For nuclear weapons, the coalition would agree to world-class standards for protecting all fissile material everywhere as though it were a bomb. Assistance could be offered to those who need help meeting the standards. Coalition members could also agree to come to one another's aid to find materials lost or seized.

For bioterrorism, the coalition would develop world-class standards for safeguarding such pathogens as the Siberian smallpox cache, develop public health surveillance methods to detect bioterrorism in its early stages and perform cooperative research in vaccines, treatments, forensics and decontamination.

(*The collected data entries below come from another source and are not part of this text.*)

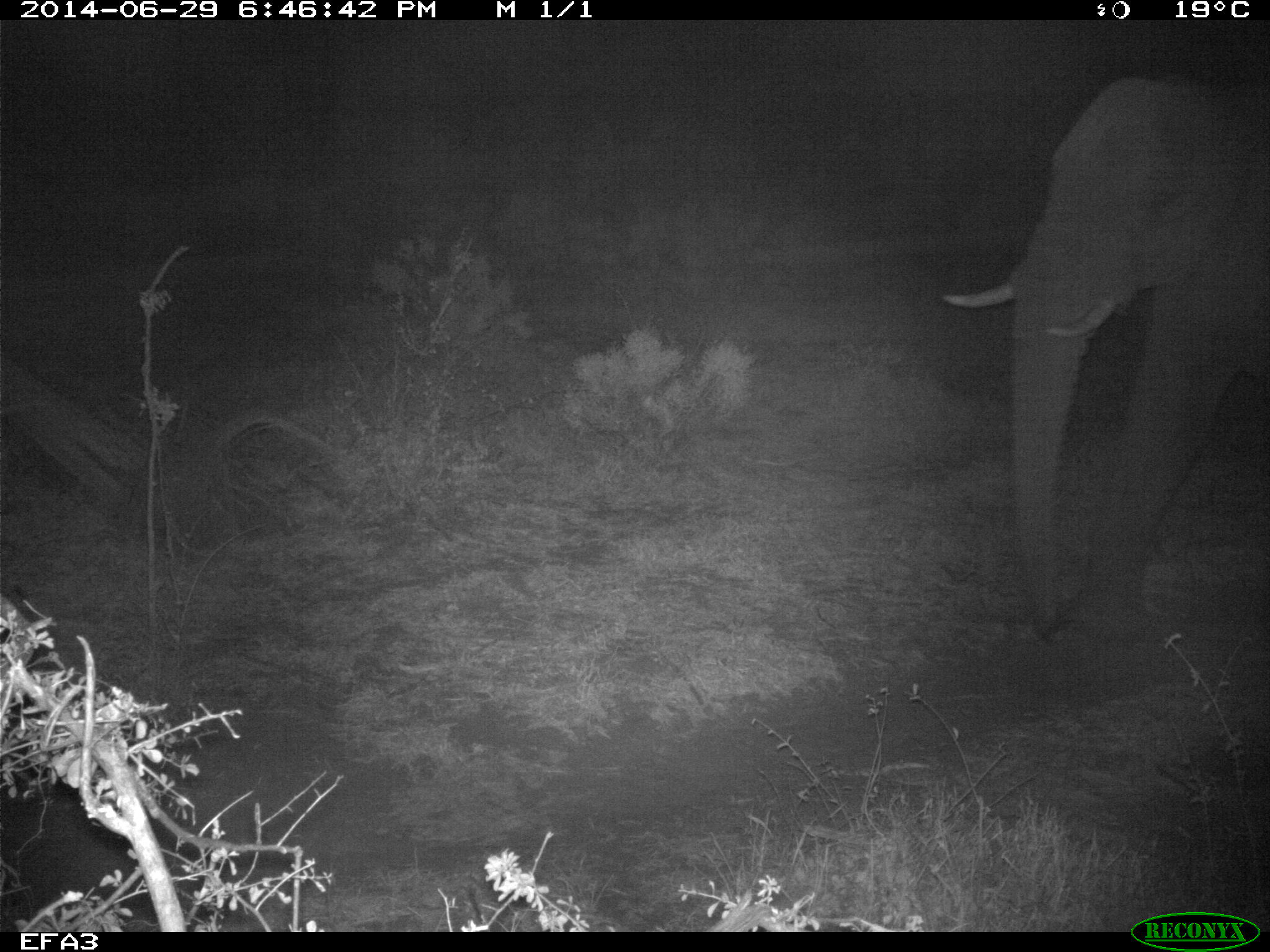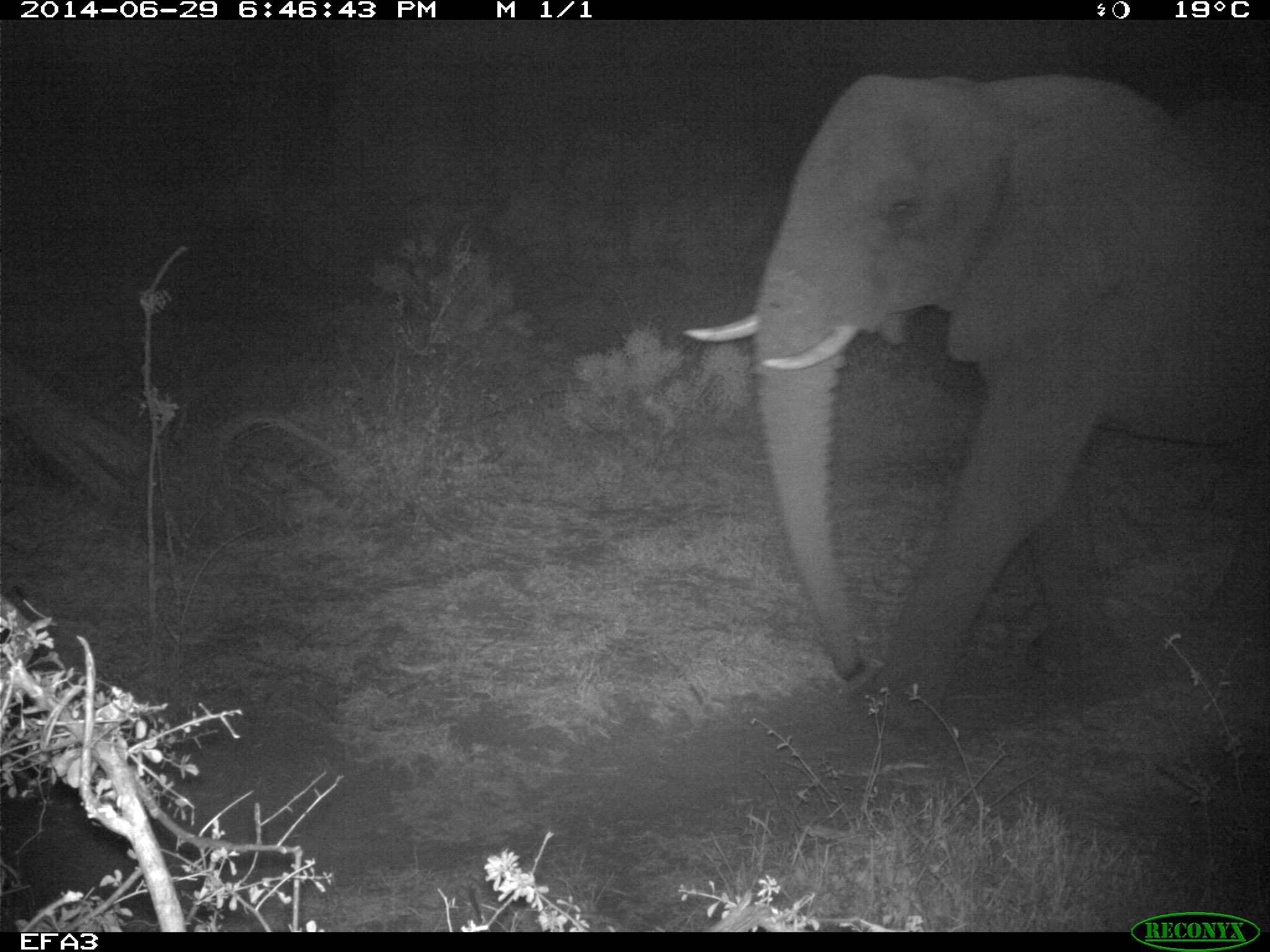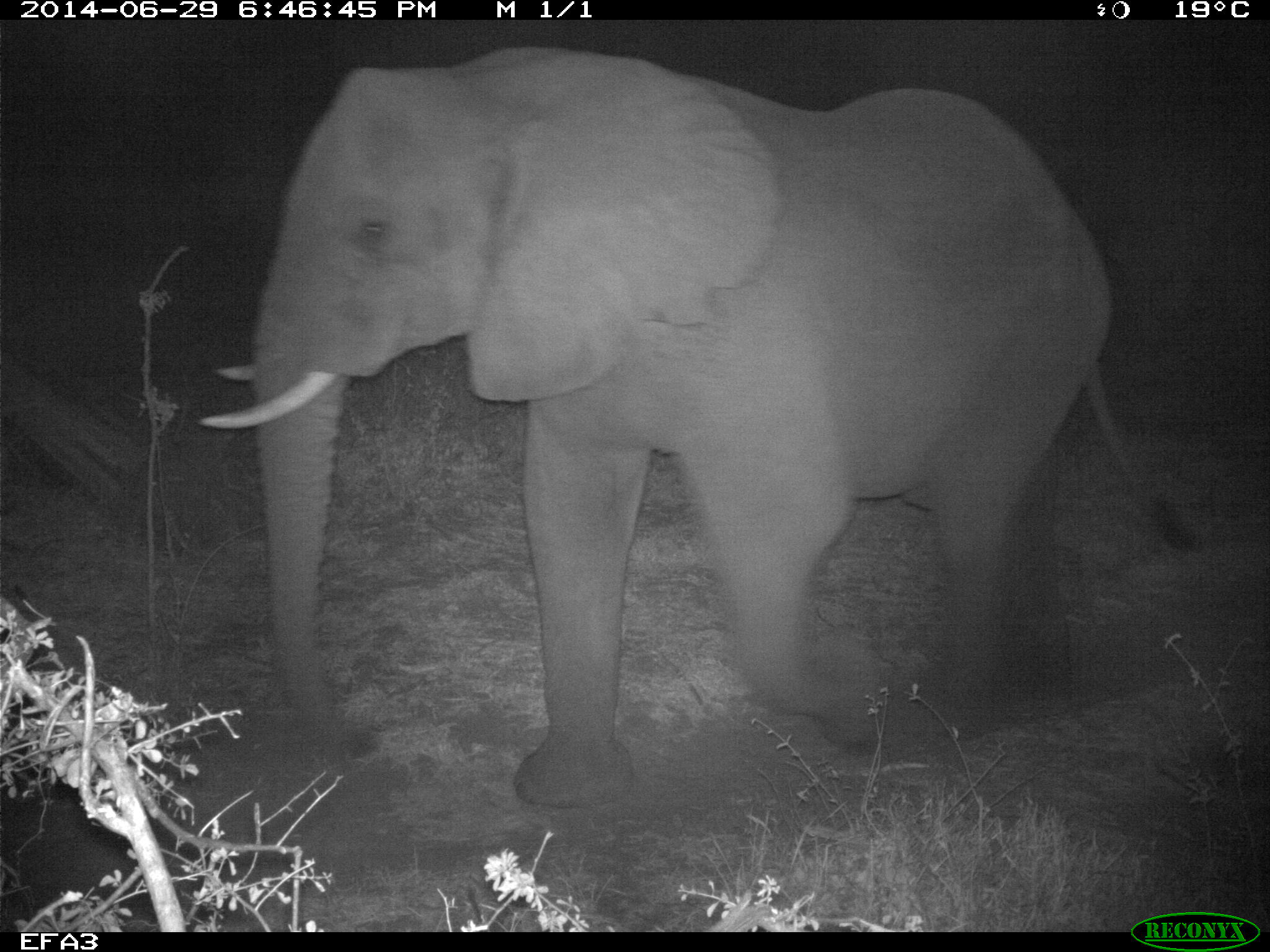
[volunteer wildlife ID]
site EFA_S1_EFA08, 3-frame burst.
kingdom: Animalia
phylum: Chordata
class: Mammalia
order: Proboscidea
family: Elephantidae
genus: Loxodonta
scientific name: Loxodonta africana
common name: african bush elephant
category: elephant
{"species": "elephant (african bush elephant) (Loxodonta africana)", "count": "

The coalition approach would open a new and more important front in the war on terrorism. It would also extend the principles of the successful Nunn-Lugar program in a new way: From dots in Russia to dots worldwide, from a Pentagon-funded program to wider international participation, and from a focus on putting the Cold War behind us to focusing on the 21st century's most riveting security problem.